At present, there are many studies on compassionate nursing, but few have observed children, especially those who underwent tracheotomy and are in the ICU. This study not only effectively alleviates the common anxiety and irritability of parents of high-risk children through empathic nursing, but also guides parents to establish a positive and optimistic attitude that plays a positive role in children’s behavioral development and intellectual growth [21]. Establishing a relationship between trust and dependence between the two sides provides convenience for follow-up, timely solving of problems in the care process of high-risk children, and improvement of the quality of life of high-risk children. The SBAR model was also incorporated to provide more comprehensive care for children to ensure quality of recovery [22].

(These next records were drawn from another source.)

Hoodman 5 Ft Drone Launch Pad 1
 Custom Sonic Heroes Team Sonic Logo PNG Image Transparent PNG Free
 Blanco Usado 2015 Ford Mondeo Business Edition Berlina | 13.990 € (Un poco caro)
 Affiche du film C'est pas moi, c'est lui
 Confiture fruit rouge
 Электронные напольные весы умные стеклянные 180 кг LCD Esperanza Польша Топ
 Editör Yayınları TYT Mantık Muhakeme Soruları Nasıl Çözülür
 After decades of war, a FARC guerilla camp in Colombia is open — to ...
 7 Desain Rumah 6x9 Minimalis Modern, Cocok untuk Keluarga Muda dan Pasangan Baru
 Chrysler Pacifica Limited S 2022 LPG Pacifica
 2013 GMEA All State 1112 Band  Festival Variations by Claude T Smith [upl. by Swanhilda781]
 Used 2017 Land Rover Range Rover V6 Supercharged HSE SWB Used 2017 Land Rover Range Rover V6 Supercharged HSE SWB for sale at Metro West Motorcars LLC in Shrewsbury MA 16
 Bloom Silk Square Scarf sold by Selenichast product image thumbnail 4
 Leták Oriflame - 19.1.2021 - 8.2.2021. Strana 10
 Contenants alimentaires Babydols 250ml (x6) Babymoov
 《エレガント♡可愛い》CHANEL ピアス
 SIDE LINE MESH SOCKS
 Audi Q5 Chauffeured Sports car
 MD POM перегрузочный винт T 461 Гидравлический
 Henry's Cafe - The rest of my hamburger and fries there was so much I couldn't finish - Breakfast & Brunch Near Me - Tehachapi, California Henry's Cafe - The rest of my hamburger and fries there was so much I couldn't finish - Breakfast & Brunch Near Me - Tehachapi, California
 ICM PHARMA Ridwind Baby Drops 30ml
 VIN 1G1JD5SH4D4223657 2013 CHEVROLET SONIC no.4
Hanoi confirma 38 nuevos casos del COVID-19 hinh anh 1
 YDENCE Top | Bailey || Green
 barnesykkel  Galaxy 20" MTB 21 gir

Our study has some limitations. First, the selected samples were all from patients treated or cared for in our hospital; therefore, the selection of patients was subjective to the inclusion and exclusion criteria, and the study results may not be representative. Second, the trial design of our study did not include a blank control group but only two groups of empathic care and empathic care combined with the SBAR communication system care model, which may easily lead to biased results. Finally, the recovery of patients who underwent tracheotomy in the PICU, tracheotomy clinic and otolaryngology ward has not been studied in depth and has not been observed for a long time. In addition, the observation period was insufficient. In future studies, the case source and sample size can be further expanded, more meaningful relevant indicators, such as safety indicators, can be designed, and the observation period can be extended to secure more reliable data to validate the findings of the present study.
Conclusion
Empathic care combined with the SBAR communication system can effectively reduce tracheotomy-related anxiety, improve negative postoperative emotions, improve the quality of care, and provide a reference for clinical tracheotomy care.
Competing interests
The authors declare that they have no competing interests.
Funding
No external funding was received to conduct this study.
Availability of data and materials
The datasets used and/or analysed during the current study are available from the corresponding author upon reasonable request.
Footnotes
Acknowledgments
The authors would like to acknowledge the hard and dedicated work of all staff that implemented the intervention and evaluation components of the study.